Berkley reliably cranks out an entire line of cozies, hitting many specialized areas of interest for readers. This one hits several of the cozy tropes – there’s a lighthouse, a library in the lighthouse, a cat, a young heroine, two suitors, and for an extra fillip, Jane Austen. All familiar tropes and yet, Gates brings something a little more kick ass to the cozy table. A little extra verve, and a brisk, hard to put down way of telling a story that will have you flipping pages.
Gates is the pen name of Canadian Vicki Delany, who has a long series featuring Constable Molly Smith, several books set in the Klondike, as well as several stand alones. She’s a real pro and it shows in her narrative chops. She knows how to pace and she knows how to end each chapter making you want to read on to the next one (I finished this is a day and a half, a real inhale of a read).
This absolutely charming, totally enjoyable book is one of the reads of the year from E.J. Copperman/Jeff Cohen, a writer with a long and solid history in the cozy mystery genre. His earliest books featured a parent with an Asperger’s child; in this one he’s streamlined his concept and given the main character Asperger’s, something that enhances his skills as a detective. Cohen, the real life parent of an Asperger’s child, illuminates the condition for the reader in the best possible way: by showing, not telling.
While much of the attention in publishing is focused on dazzling, huge best sellers, it’s the old reliables, steadily publishing year after year, who keep the engine of publishing moving along. Jane Haddam can now boast 28 novels in her long running Gregor Demarkian series. While there are some series entries I disliked it would almost be more surprising if there weren’t. When Jane Haddam is “on,” she’s one of the best, and this turned out to be a favorite of mine in her long series.
Denise Swanson, 17 books into her Scumble River series featuring school psychologist Skye Denison, has at last married Skye off to her sweetheart, Wally, and sent them off on their honeymoon aboard a cruise ship. Guess who else turns out to be aboard? Skye’s best pal, Trixie, on a cruise with her own husband, and her parents.
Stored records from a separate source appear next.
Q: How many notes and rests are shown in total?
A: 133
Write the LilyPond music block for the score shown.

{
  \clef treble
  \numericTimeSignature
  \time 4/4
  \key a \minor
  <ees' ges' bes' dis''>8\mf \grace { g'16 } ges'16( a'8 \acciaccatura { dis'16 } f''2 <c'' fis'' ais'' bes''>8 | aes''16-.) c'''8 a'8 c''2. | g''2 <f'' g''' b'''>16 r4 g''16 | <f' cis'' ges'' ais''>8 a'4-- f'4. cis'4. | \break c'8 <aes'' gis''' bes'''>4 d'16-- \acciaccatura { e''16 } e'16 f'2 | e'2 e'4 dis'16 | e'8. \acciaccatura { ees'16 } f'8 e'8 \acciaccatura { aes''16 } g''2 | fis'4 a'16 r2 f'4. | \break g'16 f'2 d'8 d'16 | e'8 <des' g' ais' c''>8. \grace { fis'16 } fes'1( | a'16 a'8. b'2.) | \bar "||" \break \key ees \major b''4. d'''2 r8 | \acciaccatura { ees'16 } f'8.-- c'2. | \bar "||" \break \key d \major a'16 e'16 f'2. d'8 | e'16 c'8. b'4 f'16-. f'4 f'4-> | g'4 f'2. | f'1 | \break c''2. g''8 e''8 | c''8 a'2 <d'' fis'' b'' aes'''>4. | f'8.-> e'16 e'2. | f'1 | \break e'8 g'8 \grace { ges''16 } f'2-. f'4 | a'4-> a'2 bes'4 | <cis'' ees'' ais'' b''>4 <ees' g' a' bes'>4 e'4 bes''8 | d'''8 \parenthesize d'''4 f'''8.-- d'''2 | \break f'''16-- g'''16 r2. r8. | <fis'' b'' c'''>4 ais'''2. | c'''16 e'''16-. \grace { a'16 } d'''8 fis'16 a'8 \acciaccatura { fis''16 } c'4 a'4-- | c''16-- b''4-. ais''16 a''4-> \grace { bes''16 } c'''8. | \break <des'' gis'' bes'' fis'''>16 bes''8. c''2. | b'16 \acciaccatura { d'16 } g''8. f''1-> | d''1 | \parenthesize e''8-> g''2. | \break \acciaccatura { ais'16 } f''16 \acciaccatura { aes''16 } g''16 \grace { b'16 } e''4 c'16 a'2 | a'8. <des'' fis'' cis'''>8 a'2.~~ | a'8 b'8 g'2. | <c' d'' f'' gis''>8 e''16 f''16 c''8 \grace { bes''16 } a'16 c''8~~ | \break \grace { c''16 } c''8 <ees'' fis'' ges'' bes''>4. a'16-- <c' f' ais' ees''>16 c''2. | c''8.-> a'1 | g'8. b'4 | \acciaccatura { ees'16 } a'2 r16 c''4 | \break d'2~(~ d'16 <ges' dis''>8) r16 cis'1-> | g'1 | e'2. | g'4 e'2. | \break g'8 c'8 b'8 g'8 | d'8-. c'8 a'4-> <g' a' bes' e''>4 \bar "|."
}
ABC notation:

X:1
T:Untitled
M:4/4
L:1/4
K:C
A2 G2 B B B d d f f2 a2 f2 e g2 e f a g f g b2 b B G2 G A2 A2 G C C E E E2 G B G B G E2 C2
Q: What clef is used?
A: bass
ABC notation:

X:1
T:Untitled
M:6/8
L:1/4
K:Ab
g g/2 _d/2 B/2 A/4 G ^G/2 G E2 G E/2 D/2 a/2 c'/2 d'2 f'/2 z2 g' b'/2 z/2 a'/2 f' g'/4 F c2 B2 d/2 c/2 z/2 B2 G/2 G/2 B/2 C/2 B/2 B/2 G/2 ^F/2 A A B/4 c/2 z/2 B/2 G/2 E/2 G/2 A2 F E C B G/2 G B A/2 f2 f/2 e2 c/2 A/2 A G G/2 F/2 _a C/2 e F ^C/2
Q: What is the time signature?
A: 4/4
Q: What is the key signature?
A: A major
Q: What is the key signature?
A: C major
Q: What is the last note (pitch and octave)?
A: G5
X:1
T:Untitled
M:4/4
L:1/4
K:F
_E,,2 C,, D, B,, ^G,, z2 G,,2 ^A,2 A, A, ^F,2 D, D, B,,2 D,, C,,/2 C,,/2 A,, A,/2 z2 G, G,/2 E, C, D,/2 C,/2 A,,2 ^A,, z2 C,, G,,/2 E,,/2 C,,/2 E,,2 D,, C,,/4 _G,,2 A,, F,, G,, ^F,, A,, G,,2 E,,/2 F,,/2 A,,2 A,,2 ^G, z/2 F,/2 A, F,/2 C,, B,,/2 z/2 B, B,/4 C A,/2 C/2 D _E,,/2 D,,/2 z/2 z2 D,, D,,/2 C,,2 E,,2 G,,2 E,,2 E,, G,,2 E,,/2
Swanson pretty much could have left her plot at that: your parents on your honeymoon? Anyone’s nightmare. But she’s never been a lazy writer and she’s not about to start now, as she also arranges for there to be a group of knitters on board (hence Skye’s mother, May), complete with an obnoxious group leader, hated by all. It’s not long before the much hated Guinevere is a goner and the entire knitting group including especially Skye’s mother, who had public words with her, are suspects.